:: TASK DIRECTIONS ::
Print the items word for word, starting at the line that contains "How far from pixel" and continuing through the end of the items.

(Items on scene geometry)
+---+

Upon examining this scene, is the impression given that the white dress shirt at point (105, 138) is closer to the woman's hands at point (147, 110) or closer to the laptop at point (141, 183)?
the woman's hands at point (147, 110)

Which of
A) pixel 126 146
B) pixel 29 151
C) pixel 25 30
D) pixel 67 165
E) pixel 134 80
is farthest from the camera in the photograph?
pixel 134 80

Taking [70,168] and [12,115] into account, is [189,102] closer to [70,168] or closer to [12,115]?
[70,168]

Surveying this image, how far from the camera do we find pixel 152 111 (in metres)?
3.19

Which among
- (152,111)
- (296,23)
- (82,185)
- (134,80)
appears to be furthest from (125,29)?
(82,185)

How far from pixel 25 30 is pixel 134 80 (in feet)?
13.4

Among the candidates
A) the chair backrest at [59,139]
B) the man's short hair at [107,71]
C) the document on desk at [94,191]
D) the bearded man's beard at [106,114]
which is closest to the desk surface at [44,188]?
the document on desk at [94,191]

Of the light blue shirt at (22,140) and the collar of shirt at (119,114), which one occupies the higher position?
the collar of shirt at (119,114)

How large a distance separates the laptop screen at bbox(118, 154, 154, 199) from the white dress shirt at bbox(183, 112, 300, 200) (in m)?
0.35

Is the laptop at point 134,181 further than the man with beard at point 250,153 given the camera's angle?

+---+

:: EXERCISE RESPONSE ::
How far from pixel 25 30 is pixel 134 80 (in feet)?
13.4

Among the candidates
A) the chair backrest at [59,139]
B) the man's short hair at [107,71]
C) the document on desk at [94,191]
D) the bearded man's beard at [106,114]
which is closest to the desk surface at [44,188]?
the document on desk at [94,191]

Of the light blue shirt at (22,140) and the collar of shirt at (119,114), which one occupies the higher position?
the collar of shirt at (119,114)

How large a distance separates the laptop screen at bbox(118, 154, 154, 199) from the white dress shirt at bbox(183, 112, 300, 200) (in m)?
0.35

Is the laptop at point 134,181 further than the man with beard at point 250,153 given the camera's angle?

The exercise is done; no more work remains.